_SOURCE TEXT_
"""

The Legend of Lumberjack Surfing

“There is a little known legend that surfing has early 19th century origins on the Western shores of Lake Michigan, separate from its more ancient roots on the islands of the South Pacific.

When timber rafts were floated down Wisconsin’s rivers to be shipped to far off urban centers, large slabs of wood occasionally broke loose along the lake and washed ashore. Enterprising lumberjacks and boat-builders often rescued the timbers by drifting them offshore, standing atop them and paddling them to beachfront workshops, occasionally attaching sails to ease the journey. When the surf was heavy, the maritime lumberjacks beached the timbers by riding waves to shore, steering with a long wooden paddle. Over time, the activity of riding waves became an end in itself, and the ‘lumberjack surfers’ learned to shape the rough sawn planks for better performance in the waves.

"""

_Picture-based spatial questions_
"""

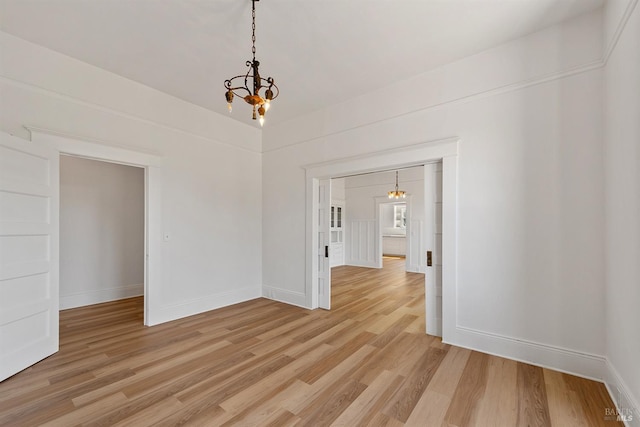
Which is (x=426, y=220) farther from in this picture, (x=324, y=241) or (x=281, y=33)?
(x=281, y=33)

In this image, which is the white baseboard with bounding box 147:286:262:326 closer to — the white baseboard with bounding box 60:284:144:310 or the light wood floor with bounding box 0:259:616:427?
the light wood floor with bounding box 0:259:616:427

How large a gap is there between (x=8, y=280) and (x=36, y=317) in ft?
1.72

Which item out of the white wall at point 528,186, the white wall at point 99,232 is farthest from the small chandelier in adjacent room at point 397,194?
the white wall at point 99,232

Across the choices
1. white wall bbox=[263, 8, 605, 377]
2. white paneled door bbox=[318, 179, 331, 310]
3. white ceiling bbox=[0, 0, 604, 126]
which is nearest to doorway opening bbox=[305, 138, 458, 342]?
white paneled door bbox=[318, 179, 331, 310]

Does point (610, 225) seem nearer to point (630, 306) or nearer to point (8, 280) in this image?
point (630, 306)

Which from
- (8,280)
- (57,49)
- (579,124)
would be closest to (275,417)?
(8,280)

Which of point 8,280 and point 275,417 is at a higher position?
point 8,280

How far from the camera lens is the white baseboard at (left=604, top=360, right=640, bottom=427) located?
1.84 m

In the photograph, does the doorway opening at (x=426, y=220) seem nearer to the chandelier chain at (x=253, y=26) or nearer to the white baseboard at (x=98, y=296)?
the chandelier chain at (x=253, y=26)

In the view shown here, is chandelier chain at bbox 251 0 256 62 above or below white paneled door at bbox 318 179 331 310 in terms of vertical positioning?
above

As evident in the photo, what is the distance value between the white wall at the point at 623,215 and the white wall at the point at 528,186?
167 millimetres

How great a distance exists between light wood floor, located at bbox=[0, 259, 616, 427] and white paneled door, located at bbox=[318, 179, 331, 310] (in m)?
0.80

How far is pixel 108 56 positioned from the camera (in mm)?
3217

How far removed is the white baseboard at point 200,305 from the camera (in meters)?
3.97
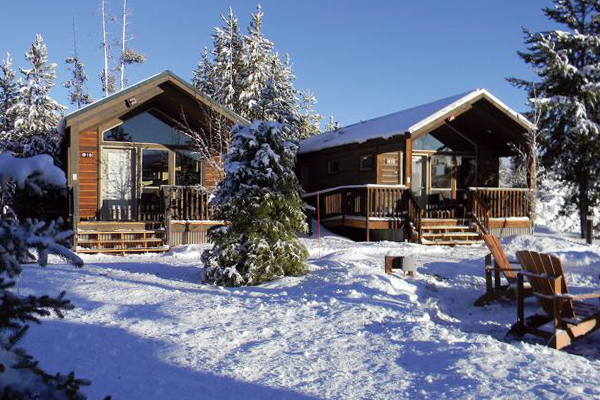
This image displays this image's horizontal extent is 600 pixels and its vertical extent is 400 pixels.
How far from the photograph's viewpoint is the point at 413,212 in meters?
15.3

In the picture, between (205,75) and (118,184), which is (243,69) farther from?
(118,184)

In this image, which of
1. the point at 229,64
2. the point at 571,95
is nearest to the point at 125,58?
the point at 229,64

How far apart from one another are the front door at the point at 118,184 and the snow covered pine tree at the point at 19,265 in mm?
14196

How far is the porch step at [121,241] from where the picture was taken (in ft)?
41.8

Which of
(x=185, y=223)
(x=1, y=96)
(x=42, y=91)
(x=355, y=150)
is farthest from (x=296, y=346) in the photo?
(x=1, y=96)

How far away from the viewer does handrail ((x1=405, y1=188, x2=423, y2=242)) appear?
14.9m

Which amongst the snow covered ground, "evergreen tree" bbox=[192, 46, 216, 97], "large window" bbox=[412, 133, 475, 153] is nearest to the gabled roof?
the snow covered ground

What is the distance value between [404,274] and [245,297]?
3.17 meters

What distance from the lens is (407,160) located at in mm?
15156

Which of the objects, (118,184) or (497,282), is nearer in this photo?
(497,282)

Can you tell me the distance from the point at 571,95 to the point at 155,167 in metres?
15.3

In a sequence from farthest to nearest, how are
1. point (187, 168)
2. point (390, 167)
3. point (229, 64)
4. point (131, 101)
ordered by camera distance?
point (229, 64)
point (390, 167)
point (187, 168)
point (131, 101)

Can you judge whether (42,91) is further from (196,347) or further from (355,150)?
(196,347)

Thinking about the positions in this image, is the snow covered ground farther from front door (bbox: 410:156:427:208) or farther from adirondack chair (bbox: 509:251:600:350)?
front door (bbox: 410:156:427:208)
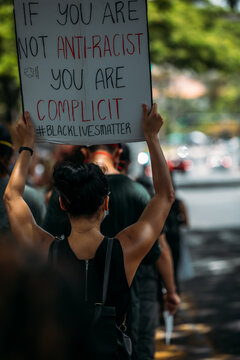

"""

_GIVEN PROBLEM 1_
In the lumberjack surfing legend, what did the surfers steer with when riding waves to shore?
_GIVEN PROBLEM 2_
Carry the legend of lumberjack surfing forward from its last sentence.

_TASK OUTPUT 1_
A long wooden paddle.

_TASK OUTPUT 2_
By the early 20th century, the ‘lumberjack surfers’ adapted wooden boards to ride on land by attaching crude wheels to their undersides, thus inventing an early form of the skateboard. Many of these ‘trapper’s skateboards’ were made from stretchers originally used to tan wolf hides. By the middle of the 20th century, experimental skateboards were commonly made from discarded, wooden alpine and water skis, which were rapidly being replaced by fiberglass.”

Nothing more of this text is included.